Bacaan:
TOPJURNALNEWS.COM - Pembongkaran bangunan pagar beton seorang warga Jalan Kemenangan Tani, Kelurahan Kemenangan Tani, Medan Tuntungan, berujung gugatan ke Pengadilan Negeri Medan. E Sembiring, yang merasa tindakan Satuan Polisi Pamongpraja dan oknum-oknum Dinas Permukiman, Cipta Karya, Bina Marga, dan Sumber Daya Air, Pemko Medan itu menunjukkan sikap arogansi tanpa dasar hukum yang jelas, akhirnya mengajukan gugatan.
Di atas irigasi/ saluran air
Menurut pengakuan E Sembiring, melalui penasehat hukumnya Samuel A Sitompul SH,CPM dari GwS LAW OFFICE sejak awal kliennya sudah keberatan dengan tuduhan yang dialamatkan pihak terkait di Pemko Medan itu. Sebab bangunan pagar beton yang dibuatnya dimaksudkan untuk menghalangi rumahnya dari kemungkinan aksi pencurian, bukan untuk maksud-maksud yang lain. Pembangunan pagar tembok beton itu sendiri sudah dilaporkannya kepada pemilik asal tanah yang dibelinya, yakni Nonya A Kaban. Pemilik tanah juga tidak keberatan.
Namun setelah bangunan itu selesai, pihak Kelurahan sampai Dinas Permukiman, Cipta Karya, Bina Marga dan Sumber Daya Air, terus menerus menyurati E Sembiring, agar bangunan tersebut dibongkar, karena dituduh didirikan di atas saluran irigasi. Padahal di bagian lain di sekitar lahan itu sudah berdiri rumah-rumah warga. Dan tidak ada yang membenarkan bahwa lahan tersebut adalah jalur irigasi, seperti disebutkan dalam surat kepada E Sembiring.
Namun bantahan E Sembiring dianggap sebagai angin lalu, sampai akhirnya sejumlah alat berat dikerahkan untuk membongkar bangunan pagar tersebut, di saat pemilik rumah tidak berada di tempat.
“Karena itu, kita menilai tindakan ini merupakan bukti arogansi pemegang kekuasaan yakni dinas terkait, sehingga akhirnya kita majukan gugatan ke pengadilan, agar secara hokum jelas duduk persoalannya,” ujar Samuel A Sitompul, ujar sidang lanjutan di PN Medan, Senin (07/10) siang.

Data:
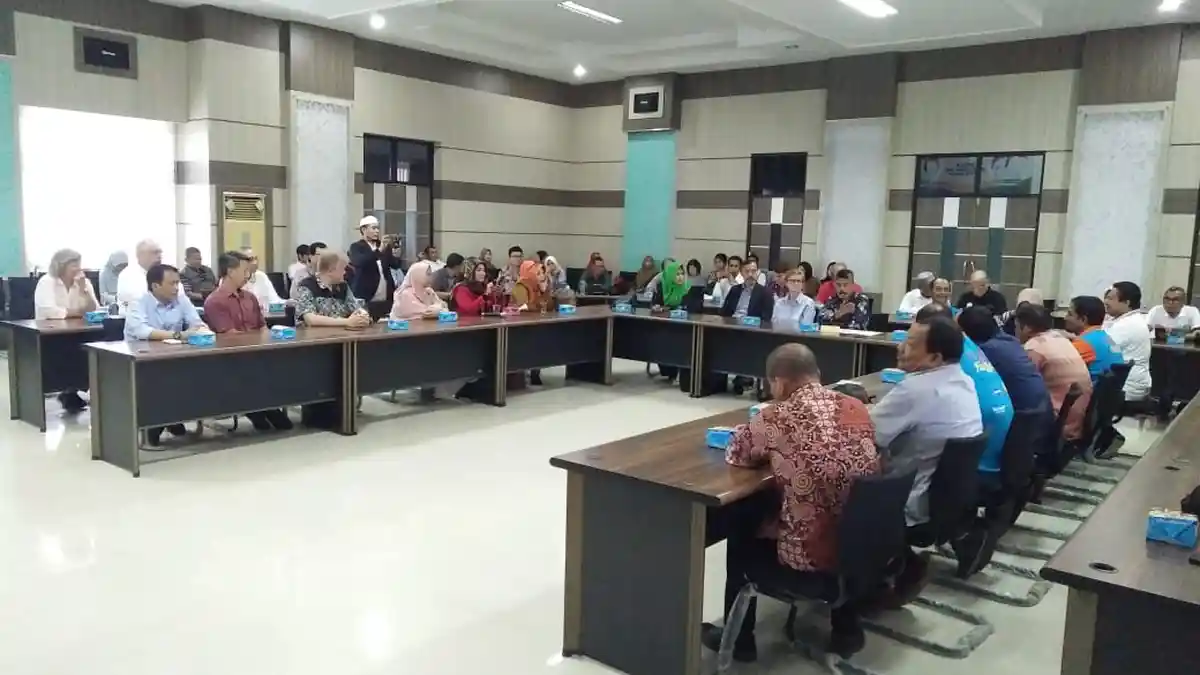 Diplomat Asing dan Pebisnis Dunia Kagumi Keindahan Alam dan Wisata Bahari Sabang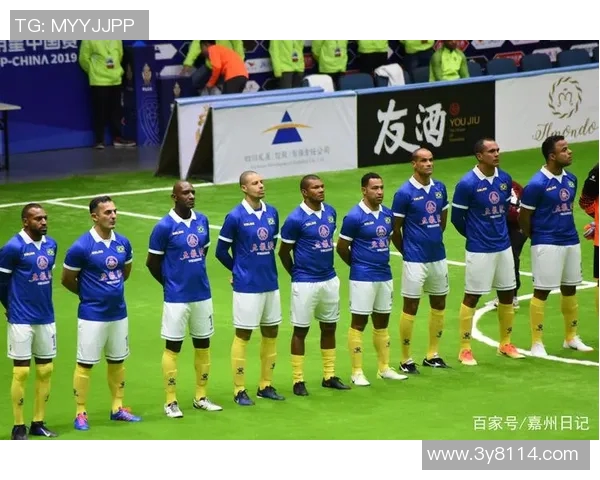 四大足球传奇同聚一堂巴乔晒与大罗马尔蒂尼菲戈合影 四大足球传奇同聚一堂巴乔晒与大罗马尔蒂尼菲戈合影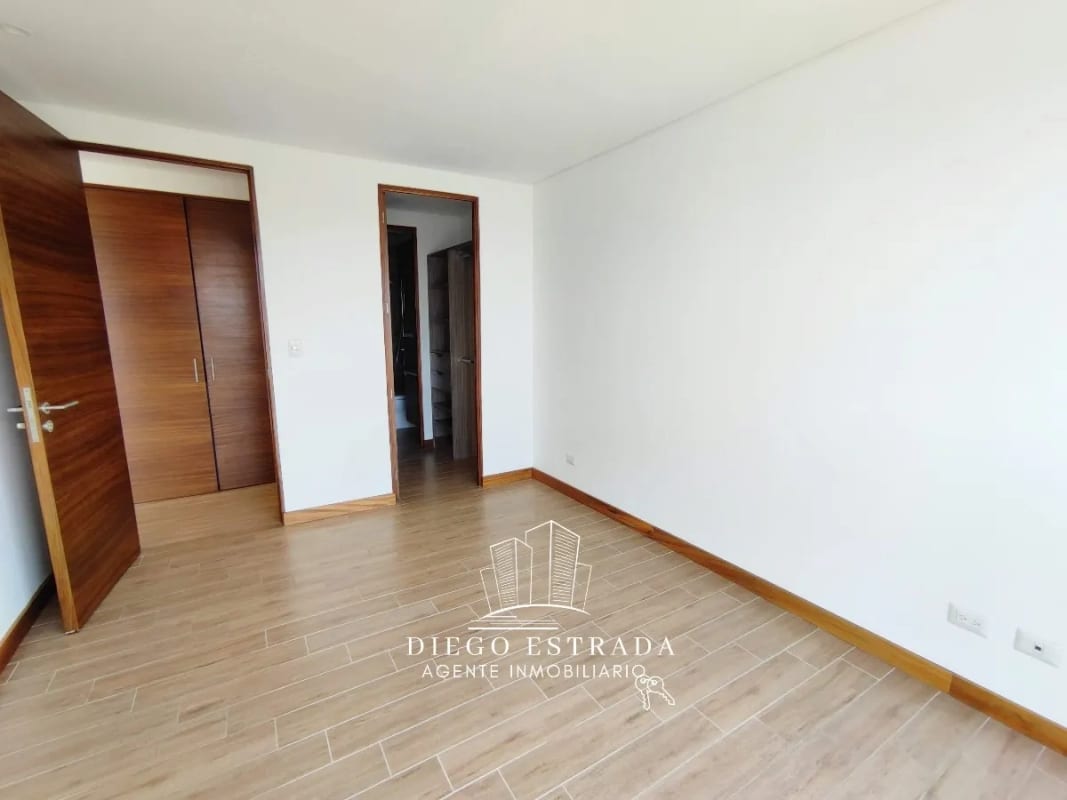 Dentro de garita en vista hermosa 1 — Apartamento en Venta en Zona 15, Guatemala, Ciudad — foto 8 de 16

Tugas yang Dikerjakan:
1) Menurut berita tentang pembongkaran pagar beton di Kemenangan Tani, kepada siapa E Sembiring melaporkan pembangunan pagar tembok beton itu?
2) Teruskan berita tentang pembongkaran pagar beton di Kemenangan Tani mulai dari kalimat terakhirnya.

Jawaban yang Diberikan:
1) Kepada pemilik asal tanah yang dibelinya, yakni Nonya A Kaban.

2)
Menurut Samuel Sitompul, Dinas Perkim kota Medan itu selalu berdalih bahwa klien kami menggunakan alur irigasi atau tali alir, menurut data tahun 1970-an. Sementara menurut A Kaban, sejak tahun 1980-an, lahan-lahan di daerah tersebut adalah milik orangtuanya, lengkap surat-suratnya dari BPN. Bahkan bisa dibuktikan, bahwa A Kaban, tetap membayar PBB atas lahan seluas 14.000 M2 tersebut.
“Kan tidak masuk lagiko, kalau tanah tersebut irigasi atau tali air, sementara PBBnya dibayar warga pemilik tanah,” tambah Samuel Sitompul.
Samuel berharap, lewat mediasi yang akan dilaksanakan pengadialn dalam beberapa hari ke depan, bisa terungkap fakta-fakta sebenarnya, siapa sebenarnya yang memaksa Dinas Perkim melakukan pembongkaran terhadap pagar milik kliennya. “Kita berharap, mereka yang kita gugat, termasuk Camat kecamatan Medan Tuntungan, Lurah kemenangan Tani, bisa menunjukkan bukti-bukti yang sah, untuk kita sandingkan dengan bukti-bukti yang kita miliki, sehingga hukum bisa ditegakkan seadil-adilnya.
Kasus ini ternyata tidak hanya merugikan E Sembiring secara maral dan material, tetapi juga A Kaban selaku pemilik tanah yang lengkap surat-suratnya. Sebab pihak Pemko Medan membuat garuis polisi di areal lahan tersebut.
“Padahal sudah ada yang ingin membayar lagi tanah saya itu. Tapi karena ada garis polisi, ya mereka khawatir tanah saya itu bermasalah,” jelas Nyonya A Kaban yang mendampingi E Sembiring di Pengadilan Negeri Medan.(SA)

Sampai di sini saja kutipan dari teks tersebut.